> **Tarefa proposta 1**
No texto sobre Frampton, qual é o nome da série em que a autoridade narrativa se tornou um dos tópicos centrais no início dos anos 1970?
> **Tarefa proposta 2**
Prossiga o texto sobre Frampton a partir da última frase apresentada.

> **Texto de origem**
===
Como Joyce, Frampton acreditou que há infinitas formas de contar histórias. Como o autor de Ulisses, decompôs narrativas em imagens e motivos; mostrou que as propriedades do mundo convergem e divergem e que narrar não é mais que um padrão estável de relações. No início dos anos 1970, o nexo de implicações ao redor da autoridade narrativa se tornou um dos tópicos centrais em sua série Hapax Legomena. Em (nostalgia) (1971), Frampton emulou a dinâmica da intervenção pessoal, da voz que se move por exposição, da intimidade à reminiscência; sustentou o caráter anônimo da consciência, projetando de sua identidade apenas o que exigia a anatomia de seus objetos; permitiu o acesso a tudo menos às impurezas de sua presença. A economia cirúrgica envolveu com parênteses o termo clássico, associado à memória. O talento já afinado pela sensibilidade estrutural distanciou a imagem e o som pela recusa da sincronia. O gênio modernista separou o autor do texto da voz que o inscreve no filme. Personalidade e narrativa se tornaram, como em Poetic Justice (1972), nada mais que configurações formais, passíveis de metamorfose, reais apenas na medida em que são conduzidas realisticamente. A faculdade de transformar as imagens, de combiná-las, de fazer coexistirem seus atributos, ganha a frente quando se reduzem as particularidades, quando vemos delas apenas a frequência e a sucessão, as medidas comuns, marcas de um pensamento. Fotografadas, dispostas regularmente, incineradas ou banhadas na luz, as coisas adquirem uma plenitude em sua nova moldura. Resgatadas do “inferno da entropia”, são observadas não como o que foram, mas como o que se tornaram após a absorção pela obra. Estes filmes, como inventários, deslocam os objetos de suas relações originais, abstraem suas funções, os submetem a um sistema – o alfabeto, a linguagem, a ficção.
Alfabeto, linguagem, ficção – mas não a história. Como Valéry, Frampton parece ter lamentado que não se tenha feito com a história o que as ciências fizeram consigo mesmas: revisar seus fundamentos, pesquisar com maior cuidado seus axiomas, enumerar seus postulados. Seu interesse pela teoria dos conjuntos não foi outra coisa senão o reconhecimento de uma disciplina fundadora, sincrônica em sua disposição básica. Contra a horizontalidade cronológica, investigou em sua obra modelos verticais – grades, tabelas, matrizes. Obedecendo escrupulosamente às regras do jogo em que se viu implicado na vanguarda americana, buscou derivar filmes de nada mais que os limites materiais da máquina do cinema. Com a insanidade da farsa, criou esquemas matematicamente precisos apenas para que gerassem ruídos, discrepâncias, valores irracionais. Uma vez gerados, foram integrados, sob a crença de que, conforme se torna mais complexo, um sistema assemelha-se ao próprio universo.
===
> **Conjunto de dados**
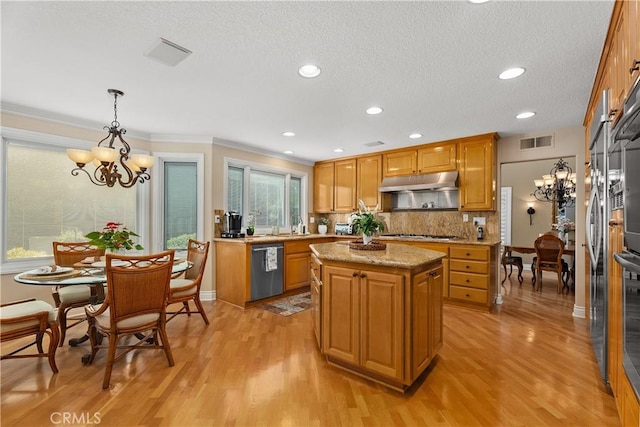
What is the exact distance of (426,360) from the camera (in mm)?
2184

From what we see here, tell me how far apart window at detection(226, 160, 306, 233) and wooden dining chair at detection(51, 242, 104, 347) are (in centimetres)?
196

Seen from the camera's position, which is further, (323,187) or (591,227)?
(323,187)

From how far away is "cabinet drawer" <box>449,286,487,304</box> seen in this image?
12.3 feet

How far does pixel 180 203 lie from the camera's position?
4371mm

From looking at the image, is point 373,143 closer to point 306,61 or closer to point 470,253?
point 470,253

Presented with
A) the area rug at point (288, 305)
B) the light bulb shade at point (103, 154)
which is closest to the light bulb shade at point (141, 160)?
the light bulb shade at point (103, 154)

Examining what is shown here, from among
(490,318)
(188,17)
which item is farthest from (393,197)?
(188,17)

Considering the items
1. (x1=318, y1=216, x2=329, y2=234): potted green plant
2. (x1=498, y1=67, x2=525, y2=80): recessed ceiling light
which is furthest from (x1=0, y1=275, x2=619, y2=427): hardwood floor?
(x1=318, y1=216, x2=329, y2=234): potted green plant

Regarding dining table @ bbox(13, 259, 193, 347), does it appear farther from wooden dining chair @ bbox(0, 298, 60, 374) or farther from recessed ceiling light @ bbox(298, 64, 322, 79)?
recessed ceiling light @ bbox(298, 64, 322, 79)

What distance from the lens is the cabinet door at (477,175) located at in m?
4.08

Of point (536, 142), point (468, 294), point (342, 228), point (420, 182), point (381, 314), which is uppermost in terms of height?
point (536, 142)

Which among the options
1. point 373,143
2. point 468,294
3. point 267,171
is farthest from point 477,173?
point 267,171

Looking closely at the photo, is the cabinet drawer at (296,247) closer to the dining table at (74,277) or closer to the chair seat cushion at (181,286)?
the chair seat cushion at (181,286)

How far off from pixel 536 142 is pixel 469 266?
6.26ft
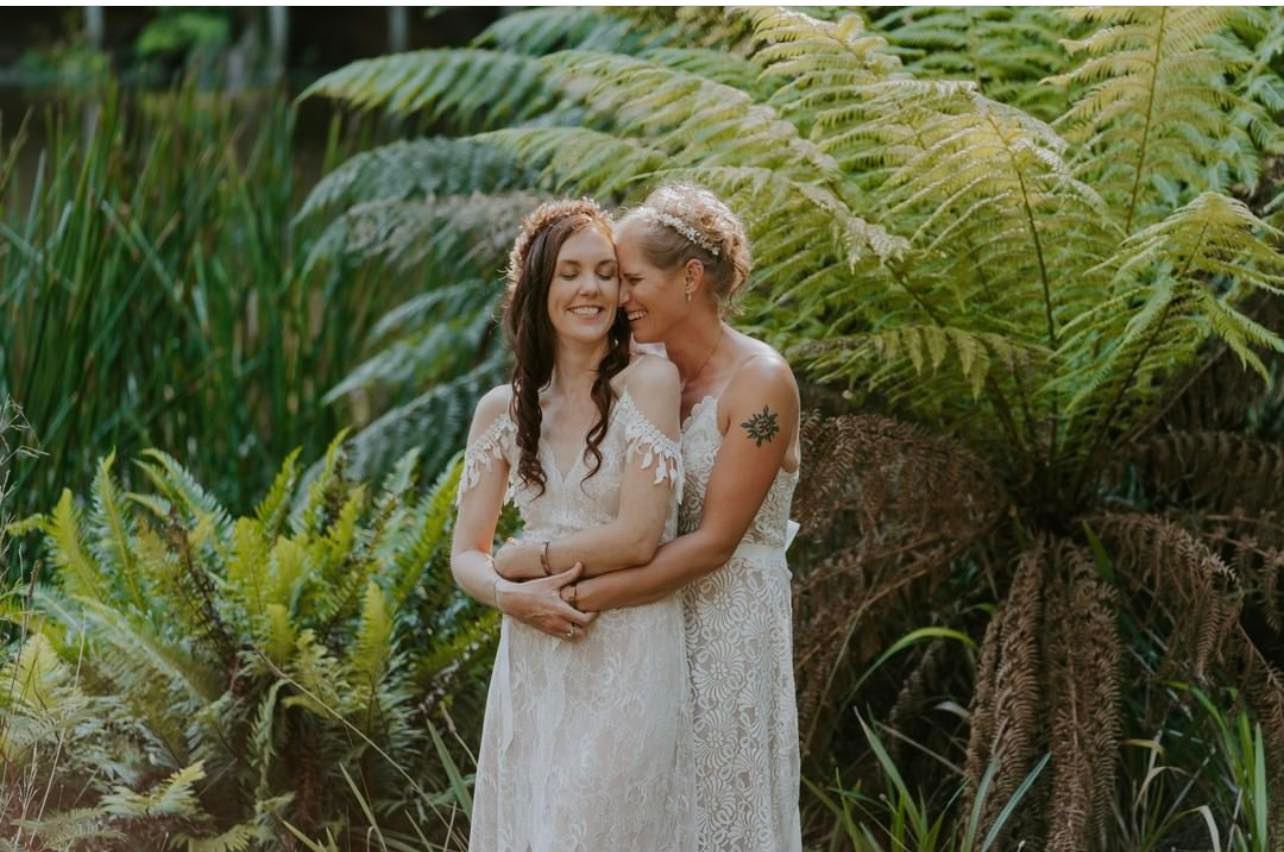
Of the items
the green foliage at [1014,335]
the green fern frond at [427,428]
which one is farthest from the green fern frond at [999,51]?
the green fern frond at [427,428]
===
> **Resposta escrita 1**
Hapax Legomena.

> **Resposta escrita 2**
Em sua juventude como fotógrafo, Frampton havia refletido sobre a cronologia e a causalidade, sobre a arte como forma de superar o tempo. Mais tarde, já um cineasta experiente, percebeu nas exposições de Eadweard Muybridge, Paul Strand e Edward Weston o sonho de uma linguagem universal, e a estreita ligação com os arquivos globais que esteve na gênese do projeto fotográfico. Nessas exposições, viu objetos, seres e paisagens congelados, isolados do fluxo temporal; viu artistas que pareciam abarcar o mundo pelo zelo composicional, pela abstração de seus pretextos. Na organização regular de imagens que pareciam se multiplicar ao infinito, viu o mesmo demônio enciclopédico que assombrou o século XIX e que levou Flaubert ao desespero (e à esperança) durante a escrita de Bouvard e Pécuchet. Como leitor de Borges, Frampton reconheceu o princípio de que o universo é feito talvez para a memória, talvez para o esquecimento, mas certamente para a arte. Se Homero falou de deuses que provocam desventuras apenas para que os homens tenham sobre o que cantar, se Mallarmé declarou que tudo acontece para terminar em um livro, se Weston viu na Terra nada mais que a matéria a ser registrada pela fotografia, Frampton imaginou que sua tarefa seria dar continuidade a esta empreitada.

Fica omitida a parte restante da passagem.